36Da die amtsgerichtliche Berechnungsweise demnach nicht zu beanstanden ist und die Berechnung auch nicht zum Nachteil der Klägerin abweicht (die Klägerin selbst rechnet mit einem Normaltarif von 381,39 EUR, das Amtsgericht hingegen veranschlagt 381,40 EUR), ist die weitergehende Klage unbegründet und die Berufung erfolglos.
37III.
38Die prozessualen Nebenentscheidungen beruhen auf §§ 97 Abs. 1, 708 Nr. 10, 713 ZPO.
39IV.
40Der Streitwert für das Berufungsverfahren wird auf 111,26 EUR festgesetzt, § 47 Abs. 1 S. 1 GKG.
41V.
42Anlass zur Zulassung der Revision gem. § 543 Abs. 1 Nr. 1, Abs. 2 ZPO besteht nicht.

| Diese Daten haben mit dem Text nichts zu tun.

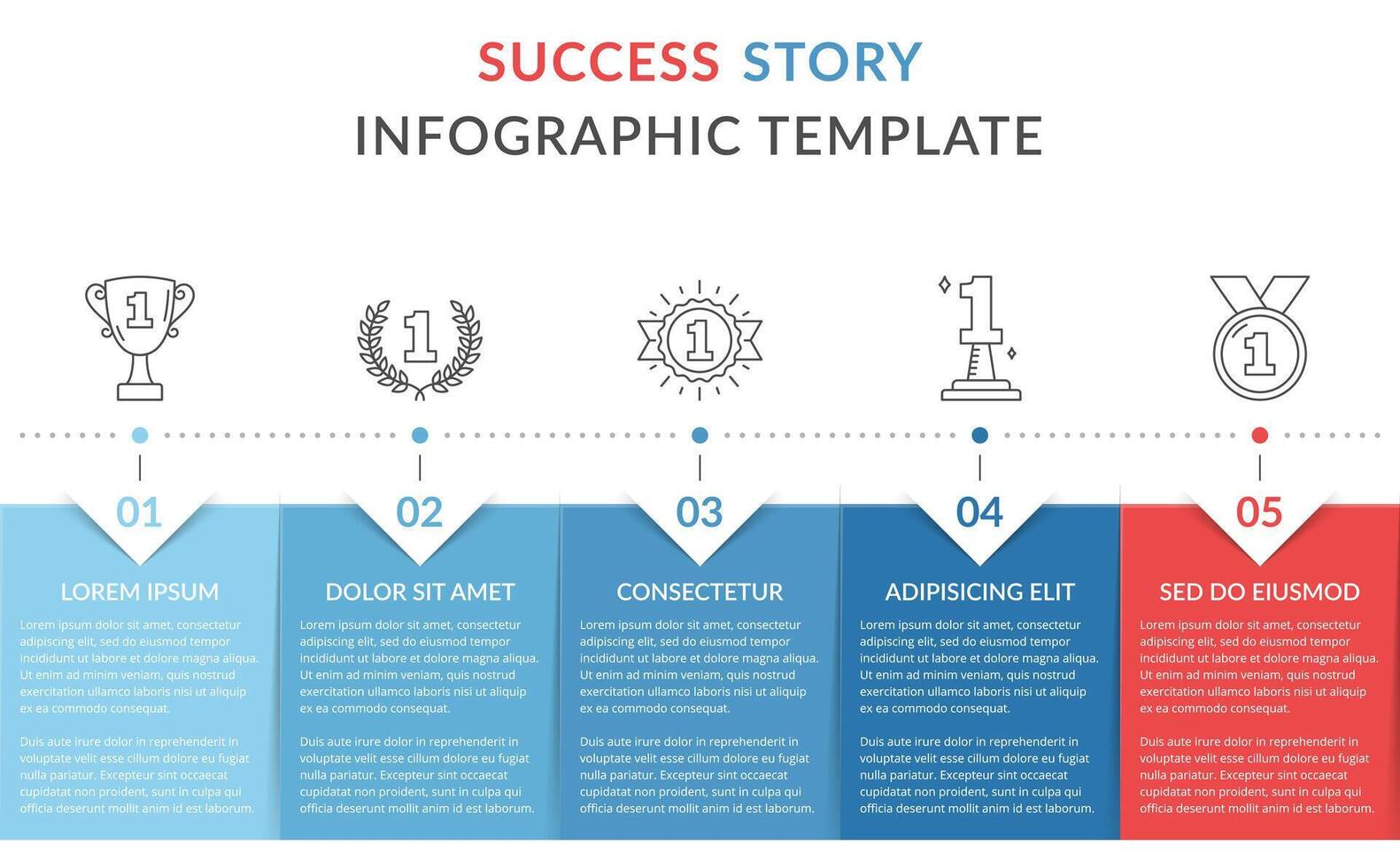 SUCCESS STORY
INFOGRAPHIC TEMPLATE

1 1 1 1 1

01
LOREM IPSUM
Lorem ipsum dolor sit amet, consectetur adipiscing elit, sed do eiusmod tempor incididunt ut labore et dolore magna aliqua. Ut enim ad minim veniam, quis nostrud exercitation ullamco laboris nisi ut aliquip ex ea commodo consequat.

Duis aute irure dolor in reprehenderit in voluptate velit esse cillum dolore eu fugiat nulla pariatur. Excepteur sint occaecat cupidatat non proident, sunt in culpa qui officia deserunt mollit anim id est laborum.

02
DOLOR SIT AMET
Lorem ipsum dolor sit amet, consectetur adipiscing elit, sed do eiusmod tempor incididunt ut labore et dolore magna aliqua. Ut enim ad minim veniam, quis nostrud exercitation ullamco laboris nisi ut aliquip ex ea commodo consequat.

Duis aute irure dolor in reprehenderit in voluptate velit esse cillum dolore eu fugiat nulla pariatur. Excepteur sint occaecat cupidatat non proident, sunt in culpa qui officia deserunt mollit anim id est laborum.

03
CONSECTETUR
Lorem ipsum dolor sit amet, consectetur adipiscing elit, sed do eiusmod tempor incididunt ut labore et dolore magna aliqua. Ut enim ad minim veniam, quis nostrud exercitation ullamco laboris nisi ut aliquip ex ea commodo consequat.

Duis aute irure dolor in reprehenderit in voluptate velit esse cillum dolore eu fugiat nulla pariatur. Excepteur sint occaecat cupidatat non proident, sunt in culpa qui officia deserunt mollit anim id est laborum.

04
ADIPISICING ELIT
Lorem ipsum dolor sit amet, consectetur adipiscing elit, sed do eiusmod tempor incididunt ut labore et dolore magna aliqua. Ut enim ad minim veniam, quis nostrud exercitation ullamco laboris nisi ut aliquip ex ea commodo consequat.

Duis aute irure dolor in reprehenderit in voluptate velit esse cillum dolore eu fugiat nulla pariatur. Excepteur sint occaecat cupidatat non proident, sunt in culpa qui officia deserunt mollit anim id est laborum.

05
SED DO EIUSMOD
Lorem ipsum dolor sit amet, consectetur adipiscing elit, sed do eiusmod tempor incididunt ut labore et dolore magna aliqua. Ut enim ad minim veniam, quis nostrud exercitation ullamco laboris nisi ut aliquip ex ea commodo consequat.

Duis aute irure dolor in reprehenderit in voluptate velit esse cillum dolore eu fugiat nulla pariatur. Excepteur sint occaecat cupidatat non proident, sunt in culpa qui officia deserunt mollit anim id est laborum.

Weder handelt es sich um eine Angelegenheit von grundsätzlicher Bedeutung (§ 543 Abs. 2 S. 1 Nr. 1 ZPO) noch ist angesichts der dargelegten Rechtslage die Fortbildung des Rechts oder die Sicherung einer einheitlichen Rechtsprechung erforderlich (§ 543 Abs. 2 S. 1 Nr. 2 ZPO). Die Kammer hat gesicherte Rechtsprechungsgrundsätze angewandt. Insbesondere hat der Bundesgerichtshof entschieden, dass sowohl die Schwacke-Liste als auch der Fraunhofer-Mietpreisspiegel sowie die sog. „Fracke-Lösung“ zur Ermittlung des Normaltarifs geeignet sind (s.o.).